======== Entries shown ========

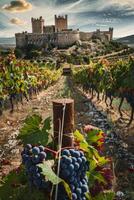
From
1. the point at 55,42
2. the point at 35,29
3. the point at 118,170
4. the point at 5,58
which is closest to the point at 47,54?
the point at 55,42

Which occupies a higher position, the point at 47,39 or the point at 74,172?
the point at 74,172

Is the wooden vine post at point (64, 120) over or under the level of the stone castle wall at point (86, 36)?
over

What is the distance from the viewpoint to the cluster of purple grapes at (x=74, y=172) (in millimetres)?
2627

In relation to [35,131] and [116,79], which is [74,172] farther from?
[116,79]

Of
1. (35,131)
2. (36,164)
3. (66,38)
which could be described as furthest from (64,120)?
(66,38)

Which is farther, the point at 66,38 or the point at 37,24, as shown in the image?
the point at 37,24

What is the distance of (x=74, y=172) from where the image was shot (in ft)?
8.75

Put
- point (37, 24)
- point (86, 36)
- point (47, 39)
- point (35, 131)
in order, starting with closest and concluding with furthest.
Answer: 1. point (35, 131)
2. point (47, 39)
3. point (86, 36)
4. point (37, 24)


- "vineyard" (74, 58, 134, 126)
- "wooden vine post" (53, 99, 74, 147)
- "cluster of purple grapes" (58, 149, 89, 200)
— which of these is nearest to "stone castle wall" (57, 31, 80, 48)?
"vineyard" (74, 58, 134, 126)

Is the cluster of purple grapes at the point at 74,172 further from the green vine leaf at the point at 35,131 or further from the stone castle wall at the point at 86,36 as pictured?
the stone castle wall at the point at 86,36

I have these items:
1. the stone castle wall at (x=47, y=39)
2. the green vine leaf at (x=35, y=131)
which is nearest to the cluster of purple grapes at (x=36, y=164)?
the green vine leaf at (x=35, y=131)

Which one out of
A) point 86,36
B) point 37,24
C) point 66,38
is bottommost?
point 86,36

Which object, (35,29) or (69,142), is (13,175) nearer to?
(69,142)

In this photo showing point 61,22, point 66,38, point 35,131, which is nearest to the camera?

========

» Task instructions: Recast all the lines of the rows above as a Markdown table with two columns, No. and Text, numbering each line and leaving out blank lines. Keep the pictures out of the table.

» Solution to the exercise:
| No. | Text |
|---|---|
| 1 | From |
| 2 | 1. the point at 55,42 |
| 3 | 2. the point at 35,29 |
| 4 | 3. the point at 118,170 |
| 5 | 4. the point at 5,58 |
| 6 | which is closest to the point at 47,54? |
| 7 | the point at 55,42 |
| 8 | Which occupies a higher position, the point at 47,39 or the point at 74,172? |
| 9 | the point at 74,172 |
| 10 | Is the wooden vine post at point (64, 120) over or under the level of the stone castle wall at point (86, 36)? |
| 11 | over |
| 12 | What is the distance from the viewpoint to the cluster of purple grapes at (x=74, y=172) (in millimetres)? |
| 13 | 2627 |
| 14 | In relation to [35,131] and [116,79], which is [74,172] farther from? |
| 15 | [116,79] |
| 16 | Of |
| 17 | 1. (35,131) |
| 18 | 2. (36,164) |
| 19 | 3. (66,38) |
| 20 | which could be described as furthest from (64,120)? |
| 21 | (66,38) |
| 22 | Which is farther, the point at 66,38 or the point at 37,24, as shown in the image? |
| 23 | the point at 37,24 |
| 24 | What is the distance of (x=74, y=172) from where the image was shot (in ft)? |
| 25 | 8.75 |
| 26 | Put |
| 27 | - point (37, 24) |
| 28 | - point (86, 36) |
| 29 | - point (47, 39) |
| 30 | - point (35, 131) |
| 31 | in order, starting with closest and concluding with furthest. |
| 32 | Answer: 1. point (35, 131) |
| 33 | 2. point (47, 39) |
| 34 | 3. point (86, 36) |
| 35 | 4. point (37, 24) |
| 36 | - "vineyard" (74, 58, 134, 126) |
| 37 | - "wooden vine post" (53, 99, 74, 147) |
| 38 | - "cluster of purple grapes" (58, 149, 89, 200) |
| 39 | — which of these is nearest to "stone castle wall" (57, 31, 80, 48)? |
| 40 | "vineyard" (74, 58, 134, 126) |
| 41 | Is the cluster of purple grapes at the point at 74,172 further from the green vine leaf at the point at 35,131 or further from the stone castle wall at the point at 86,36 as pictured? |
| 42 | the stone castle wall at the point at 86,36 |
| 43 | I have these items: |
| 44 | 1. the stone castle wall at (x=47, y=39) |
| 45 | 2. the green vine leaf at (x=35, y=131) |
| 46 | which is nearest to the cluster of purple grapes at (x=36, y=164)? |
| 47 | the green vine leaf at (x=35, y=131) |
| 48 | Which one out of |
| 49 | A) point 86,36 |
| 50 | B) point 37,24 |
| 51 | C) point 66,38 |
| 52 | is bottommost? |
| 53 | point 86,36 |
| 54 | Which object, (35,29) or (69,142), is (13,175) nearer to? |
| 55 | (69,142) |
| 56 | In this photo showing point 61,22, point 66,38, point 35,131, which is nearest to the camera? |